* Domande *
1 – Trascrivi dall'intervista sulla musica il passo da «Che cosa ha» a «cosa è accaduto?».
2 – Secondo l'intervista sulla musica, quanto potevano durare gli Lp?
3 – Riprendi l'intervista sulla musica e continuala dopo l'ultima domanda riportata.

* Testo da leggere *
-=-=-=-=-

Che cosa ha cercato di evidenziare nel libro?
«Ho raccontato la storia dei cantanti che in un certo momento hanno saputo distinguersi anche con una sola canzone, caratterizzando un’epoca. Una volta era la normalità. Ma negli anni precedenti alla pubblicazione del libro, avevamo appena assistito alla fine del disco inteso come supporto fisico, la fine stessa degli Lp e delle raccolte. Secondo uno spartito culturale che stava cambiando radicalmente e che ha cancellato anche la chiave rock e pop».
E poi che cosa è accaduto?
«È accaduto che per via digitale abbiamo assistito a un ritorno del singolo e della canzone. Da una parte si è disgregato il disco nella sua vecchia accezione, sono rimaste le singole canzoni. La cosa strana è che la musica non si è mai data una misura, gli Lp potevano avere una durata di 30 minuti come di un’ora. E anche adesso che non ci sarebbero limiti di misura, i dischi sono legati per abitudine a certi vecchi standard».
Possiamo paragonare questi cambiamenti a ciò che è accaduto nel mondo dell’informazione con i giornali?

-=-=-=-=-

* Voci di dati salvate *
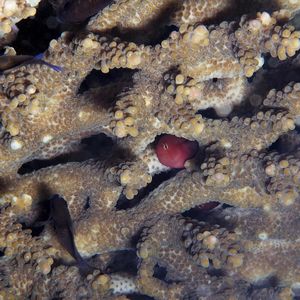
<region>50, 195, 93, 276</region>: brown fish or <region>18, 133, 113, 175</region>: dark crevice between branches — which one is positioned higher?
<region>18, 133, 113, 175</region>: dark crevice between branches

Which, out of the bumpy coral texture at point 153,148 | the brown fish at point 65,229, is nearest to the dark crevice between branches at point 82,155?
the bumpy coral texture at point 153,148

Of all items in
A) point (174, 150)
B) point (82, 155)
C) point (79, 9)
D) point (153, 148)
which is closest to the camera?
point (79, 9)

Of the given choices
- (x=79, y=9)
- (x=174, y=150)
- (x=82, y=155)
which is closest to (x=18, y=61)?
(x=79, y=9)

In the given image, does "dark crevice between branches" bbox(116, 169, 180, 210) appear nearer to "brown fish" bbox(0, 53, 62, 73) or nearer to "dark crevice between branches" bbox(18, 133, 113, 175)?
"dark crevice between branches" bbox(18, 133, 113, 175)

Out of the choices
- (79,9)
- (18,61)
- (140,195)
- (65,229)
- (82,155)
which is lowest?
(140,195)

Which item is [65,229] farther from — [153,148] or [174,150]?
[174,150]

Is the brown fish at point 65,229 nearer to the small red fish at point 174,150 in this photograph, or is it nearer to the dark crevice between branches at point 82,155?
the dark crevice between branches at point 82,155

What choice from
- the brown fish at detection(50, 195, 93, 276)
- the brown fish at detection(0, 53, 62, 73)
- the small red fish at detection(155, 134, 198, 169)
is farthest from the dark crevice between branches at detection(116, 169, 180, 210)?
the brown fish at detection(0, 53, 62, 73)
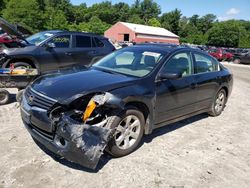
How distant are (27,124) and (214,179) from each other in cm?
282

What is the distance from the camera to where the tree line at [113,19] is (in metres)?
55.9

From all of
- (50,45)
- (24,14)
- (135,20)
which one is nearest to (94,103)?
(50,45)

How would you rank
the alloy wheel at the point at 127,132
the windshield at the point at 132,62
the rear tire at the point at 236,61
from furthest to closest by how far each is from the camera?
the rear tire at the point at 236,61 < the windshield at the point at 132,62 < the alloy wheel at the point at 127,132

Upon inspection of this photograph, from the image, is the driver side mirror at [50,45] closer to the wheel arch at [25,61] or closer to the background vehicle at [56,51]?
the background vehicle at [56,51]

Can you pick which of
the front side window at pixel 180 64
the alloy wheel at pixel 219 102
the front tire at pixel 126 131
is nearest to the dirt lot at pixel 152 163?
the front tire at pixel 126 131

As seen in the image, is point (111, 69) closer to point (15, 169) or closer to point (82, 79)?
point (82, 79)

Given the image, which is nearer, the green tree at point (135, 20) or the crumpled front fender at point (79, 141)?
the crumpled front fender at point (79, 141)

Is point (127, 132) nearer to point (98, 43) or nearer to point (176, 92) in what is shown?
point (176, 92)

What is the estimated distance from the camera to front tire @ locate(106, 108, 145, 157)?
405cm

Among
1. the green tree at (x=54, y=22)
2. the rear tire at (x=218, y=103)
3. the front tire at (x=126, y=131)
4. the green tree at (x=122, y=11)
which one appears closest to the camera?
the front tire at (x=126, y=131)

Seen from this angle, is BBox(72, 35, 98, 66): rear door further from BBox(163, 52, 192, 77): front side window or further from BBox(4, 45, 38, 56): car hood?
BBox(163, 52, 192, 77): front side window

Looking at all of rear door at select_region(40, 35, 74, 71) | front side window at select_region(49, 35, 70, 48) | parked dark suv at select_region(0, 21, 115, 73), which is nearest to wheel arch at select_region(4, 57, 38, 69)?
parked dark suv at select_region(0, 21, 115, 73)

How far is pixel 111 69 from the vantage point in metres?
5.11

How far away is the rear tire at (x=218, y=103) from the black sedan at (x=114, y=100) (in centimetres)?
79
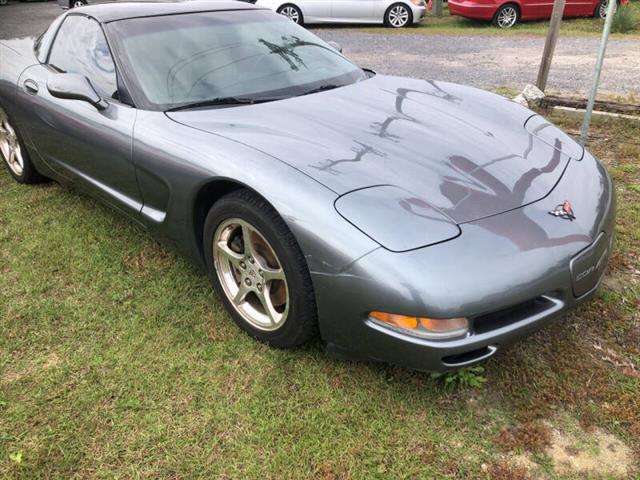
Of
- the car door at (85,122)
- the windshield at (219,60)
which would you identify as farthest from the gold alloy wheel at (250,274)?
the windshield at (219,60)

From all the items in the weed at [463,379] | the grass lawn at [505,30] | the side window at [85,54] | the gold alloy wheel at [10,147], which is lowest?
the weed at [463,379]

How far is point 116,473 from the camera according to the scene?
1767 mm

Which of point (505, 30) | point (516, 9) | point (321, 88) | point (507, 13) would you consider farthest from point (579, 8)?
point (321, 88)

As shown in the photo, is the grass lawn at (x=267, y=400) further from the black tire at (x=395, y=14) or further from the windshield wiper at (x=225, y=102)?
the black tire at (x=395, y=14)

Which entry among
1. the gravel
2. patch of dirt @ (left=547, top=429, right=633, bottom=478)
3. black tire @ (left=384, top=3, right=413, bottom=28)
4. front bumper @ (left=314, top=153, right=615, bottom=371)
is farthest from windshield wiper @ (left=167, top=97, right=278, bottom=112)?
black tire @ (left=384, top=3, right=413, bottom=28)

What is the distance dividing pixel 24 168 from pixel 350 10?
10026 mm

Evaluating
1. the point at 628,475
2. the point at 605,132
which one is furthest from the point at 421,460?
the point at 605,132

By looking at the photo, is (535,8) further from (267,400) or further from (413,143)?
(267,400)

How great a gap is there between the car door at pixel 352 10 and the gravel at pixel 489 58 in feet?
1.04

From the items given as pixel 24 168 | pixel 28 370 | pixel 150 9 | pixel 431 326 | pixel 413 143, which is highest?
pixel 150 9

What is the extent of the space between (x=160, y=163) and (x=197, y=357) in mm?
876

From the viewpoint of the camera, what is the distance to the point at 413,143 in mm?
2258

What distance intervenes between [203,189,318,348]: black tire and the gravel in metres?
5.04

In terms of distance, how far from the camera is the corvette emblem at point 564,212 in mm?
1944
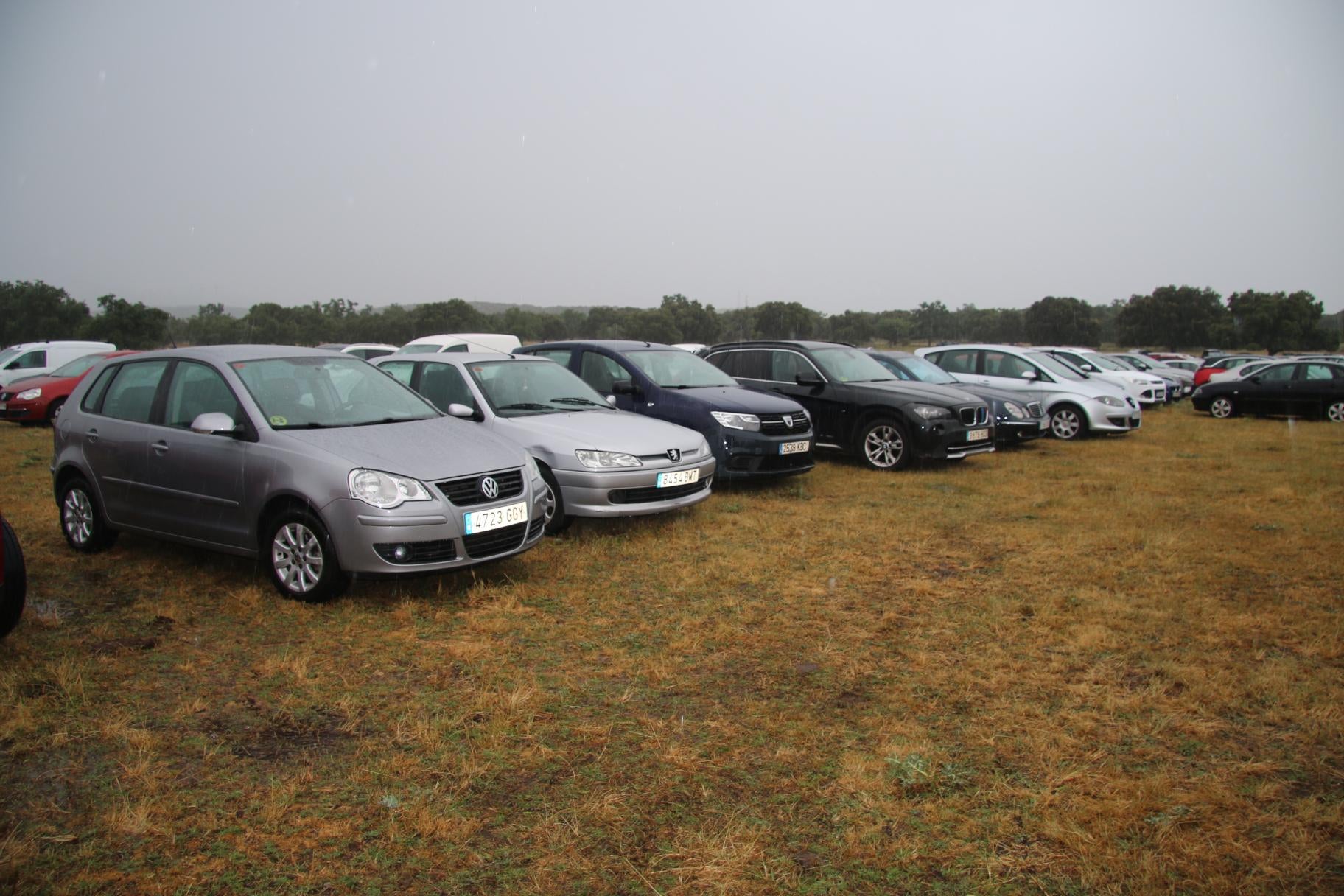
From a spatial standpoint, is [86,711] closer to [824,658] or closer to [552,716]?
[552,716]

-=-=-=-=-

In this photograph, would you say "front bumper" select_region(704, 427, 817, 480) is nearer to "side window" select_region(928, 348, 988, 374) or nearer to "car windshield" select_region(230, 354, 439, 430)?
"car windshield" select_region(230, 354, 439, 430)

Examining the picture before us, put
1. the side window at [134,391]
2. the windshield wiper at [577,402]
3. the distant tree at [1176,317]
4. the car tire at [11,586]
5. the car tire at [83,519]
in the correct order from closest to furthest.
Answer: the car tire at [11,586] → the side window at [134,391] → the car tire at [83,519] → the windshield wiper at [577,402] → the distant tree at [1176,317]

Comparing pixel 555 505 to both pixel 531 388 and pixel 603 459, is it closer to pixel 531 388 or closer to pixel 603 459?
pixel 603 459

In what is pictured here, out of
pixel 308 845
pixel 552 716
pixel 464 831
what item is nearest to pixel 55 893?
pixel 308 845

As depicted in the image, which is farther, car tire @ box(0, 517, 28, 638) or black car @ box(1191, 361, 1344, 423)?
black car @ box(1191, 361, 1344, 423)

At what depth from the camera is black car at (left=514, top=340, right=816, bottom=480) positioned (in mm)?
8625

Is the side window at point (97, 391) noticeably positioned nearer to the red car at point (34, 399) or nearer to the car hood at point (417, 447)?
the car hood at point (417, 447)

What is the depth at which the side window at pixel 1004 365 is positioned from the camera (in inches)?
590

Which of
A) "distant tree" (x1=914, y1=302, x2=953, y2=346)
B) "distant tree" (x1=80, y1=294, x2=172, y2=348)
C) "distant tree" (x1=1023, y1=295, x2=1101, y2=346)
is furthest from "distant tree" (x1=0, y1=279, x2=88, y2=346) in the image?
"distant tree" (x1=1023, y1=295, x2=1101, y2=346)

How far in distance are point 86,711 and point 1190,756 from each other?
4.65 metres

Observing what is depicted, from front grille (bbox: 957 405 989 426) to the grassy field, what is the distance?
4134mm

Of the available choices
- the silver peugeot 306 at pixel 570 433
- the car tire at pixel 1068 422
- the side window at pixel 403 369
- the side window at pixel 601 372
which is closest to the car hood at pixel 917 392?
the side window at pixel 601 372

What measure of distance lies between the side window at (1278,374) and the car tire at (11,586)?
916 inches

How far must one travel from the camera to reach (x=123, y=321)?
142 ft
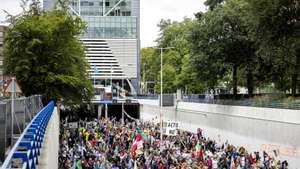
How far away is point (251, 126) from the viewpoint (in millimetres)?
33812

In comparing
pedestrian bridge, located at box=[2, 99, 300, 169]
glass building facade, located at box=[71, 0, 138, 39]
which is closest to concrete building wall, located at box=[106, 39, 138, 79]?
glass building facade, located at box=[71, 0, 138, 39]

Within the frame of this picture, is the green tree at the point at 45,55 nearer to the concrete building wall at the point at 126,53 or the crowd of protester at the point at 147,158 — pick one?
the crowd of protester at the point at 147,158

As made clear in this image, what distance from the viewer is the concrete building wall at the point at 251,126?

-=-=-=-=-

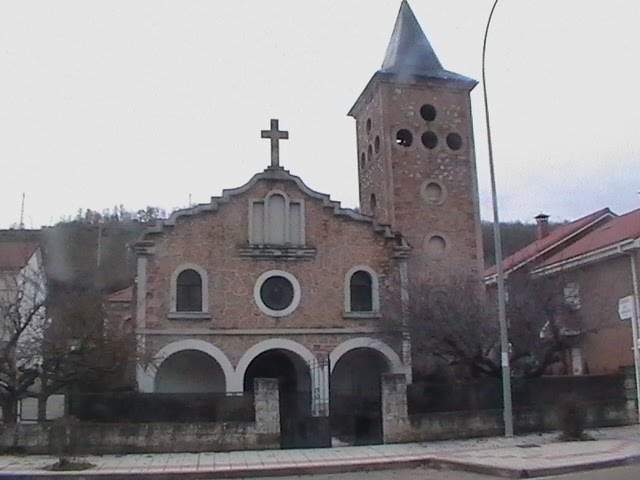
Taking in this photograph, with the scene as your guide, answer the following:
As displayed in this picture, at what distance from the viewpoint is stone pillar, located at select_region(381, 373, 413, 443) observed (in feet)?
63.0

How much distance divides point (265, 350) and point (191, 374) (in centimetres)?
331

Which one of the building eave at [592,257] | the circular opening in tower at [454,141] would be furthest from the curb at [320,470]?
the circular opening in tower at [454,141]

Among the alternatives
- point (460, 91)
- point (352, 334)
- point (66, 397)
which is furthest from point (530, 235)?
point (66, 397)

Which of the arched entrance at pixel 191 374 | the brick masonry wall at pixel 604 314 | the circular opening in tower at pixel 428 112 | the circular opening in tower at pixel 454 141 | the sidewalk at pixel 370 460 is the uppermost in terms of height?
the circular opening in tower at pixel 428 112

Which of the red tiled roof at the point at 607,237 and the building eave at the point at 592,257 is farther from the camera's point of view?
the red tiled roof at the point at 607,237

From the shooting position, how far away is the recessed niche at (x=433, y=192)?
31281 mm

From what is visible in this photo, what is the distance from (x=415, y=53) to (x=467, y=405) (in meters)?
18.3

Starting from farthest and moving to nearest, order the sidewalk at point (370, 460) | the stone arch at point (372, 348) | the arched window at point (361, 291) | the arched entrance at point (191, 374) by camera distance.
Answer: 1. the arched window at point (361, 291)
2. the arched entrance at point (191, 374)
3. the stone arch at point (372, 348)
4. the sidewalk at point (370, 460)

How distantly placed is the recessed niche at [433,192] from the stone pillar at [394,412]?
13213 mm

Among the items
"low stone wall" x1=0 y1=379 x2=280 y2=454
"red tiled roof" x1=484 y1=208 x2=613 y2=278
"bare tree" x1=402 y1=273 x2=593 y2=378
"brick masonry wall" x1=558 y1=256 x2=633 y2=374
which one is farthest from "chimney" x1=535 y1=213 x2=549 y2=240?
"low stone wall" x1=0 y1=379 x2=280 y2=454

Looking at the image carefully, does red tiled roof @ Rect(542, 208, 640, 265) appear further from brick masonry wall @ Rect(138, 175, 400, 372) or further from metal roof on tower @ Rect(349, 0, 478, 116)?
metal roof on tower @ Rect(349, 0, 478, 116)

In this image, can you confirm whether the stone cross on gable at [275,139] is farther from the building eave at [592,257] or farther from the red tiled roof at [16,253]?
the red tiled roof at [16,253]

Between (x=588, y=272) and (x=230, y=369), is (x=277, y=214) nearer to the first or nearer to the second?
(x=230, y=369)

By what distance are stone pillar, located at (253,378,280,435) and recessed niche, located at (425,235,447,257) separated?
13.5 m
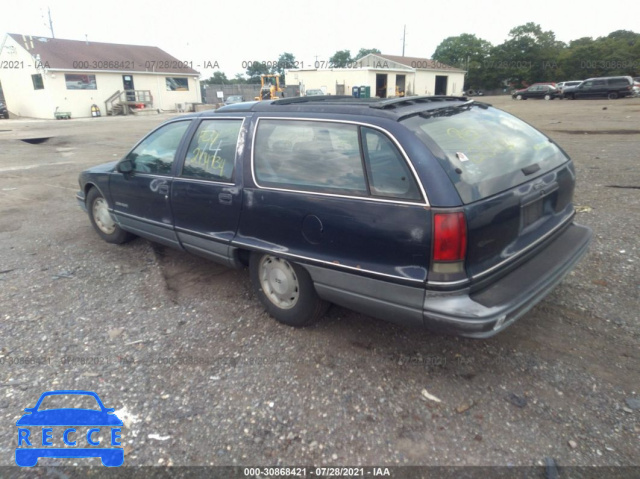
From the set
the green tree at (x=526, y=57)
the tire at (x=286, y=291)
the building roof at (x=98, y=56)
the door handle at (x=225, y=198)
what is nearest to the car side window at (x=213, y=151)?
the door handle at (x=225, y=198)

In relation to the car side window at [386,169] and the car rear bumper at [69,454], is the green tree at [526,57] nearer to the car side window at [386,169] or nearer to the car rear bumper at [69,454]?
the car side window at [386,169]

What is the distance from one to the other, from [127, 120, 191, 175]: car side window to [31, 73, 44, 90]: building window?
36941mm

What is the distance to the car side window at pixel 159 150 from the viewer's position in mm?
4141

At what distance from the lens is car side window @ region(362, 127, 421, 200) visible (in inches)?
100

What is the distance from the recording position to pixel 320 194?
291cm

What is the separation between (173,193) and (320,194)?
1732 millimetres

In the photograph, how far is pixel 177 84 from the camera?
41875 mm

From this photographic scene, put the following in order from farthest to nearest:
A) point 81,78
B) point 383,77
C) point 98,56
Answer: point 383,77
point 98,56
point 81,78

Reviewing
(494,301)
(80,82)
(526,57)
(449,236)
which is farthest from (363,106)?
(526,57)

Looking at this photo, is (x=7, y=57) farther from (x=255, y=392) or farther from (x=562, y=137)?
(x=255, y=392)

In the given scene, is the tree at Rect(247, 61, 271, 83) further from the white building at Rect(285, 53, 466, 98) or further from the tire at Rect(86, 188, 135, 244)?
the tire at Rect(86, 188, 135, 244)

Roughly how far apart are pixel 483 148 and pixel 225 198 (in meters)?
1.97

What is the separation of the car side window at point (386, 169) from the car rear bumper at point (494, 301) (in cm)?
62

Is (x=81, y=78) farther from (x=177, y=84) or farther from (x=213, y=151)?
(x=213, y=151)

-=-=-=-=-

* Risposte *
1 –
Che cosa ha cercato di evidenziare nel libro?
«Ho raccontato la storia dei cantanti che in un certo momento hanno saputo distinguersi anche con una sola canzone, caratterizzando un’epoca. Una volta era la normalità. Ma negli anni precedenti alla pubblicazione del libro, avevamo appena assistito alla fine del disco inteso come supporto fisico, la fine stessa degli Lp e delle raccolte. Secondo uno spartito culturale che stava cambiando radicalmente e che ha cancellato anche la chiave rock e pop».
E poi che cosa è accaduto?

2 – Da 30 minuti a un'ora.

3 –
«In un certo senso, sì. Continuiamo a leggere sul digitale i quotidiani nella stessa forma che è legata alla carta, quella di sempre, in formato cosiddetto tabloid. Eppure, ci sarebbero altre opportunità. Alcune innovazioni sono state tentate ma con scarso successo, le esperienze di lettura restano legate alle vecchie abitudini. Io ad esempio apprezzo gli ebook, lo scorrimento a me piace, però so bene che nella maggior parte dei casi le persone preferiscono la carta».
Torniamo alla musica: il panorama è cambiato anche perché ci sono meno talenti? Oppure è semplicemente mutato il contesto in cui gli artisti si muovono?
«Nella musica non mancano i talenti. C’è stato un grande cambiamento rispetto alla mia generazione o a quella precedente, quando si sviluppò la musica leggera, il rock, il pop. Da un lato padroneggiare la musica ora è più facile per un quindicenne, ma come fa a portare qualcosa di nuovo? Una volta per i musicisti era più facile inventare nuove tendenze».
È un problema tipico della musica?
«La musica ha bisogno di fare riferimento ad alcuni standard, mentre nelle arti visive per esempio è più semplice sovvertire i parametri. Si può sperimentare. Nella musica una cacofonia è comunque qualcosa che non piace, che non si può sentire. C’è un limite».
Veniamo al web: in cosa cerca di differenziarsi Il Post rispetto agli altri media?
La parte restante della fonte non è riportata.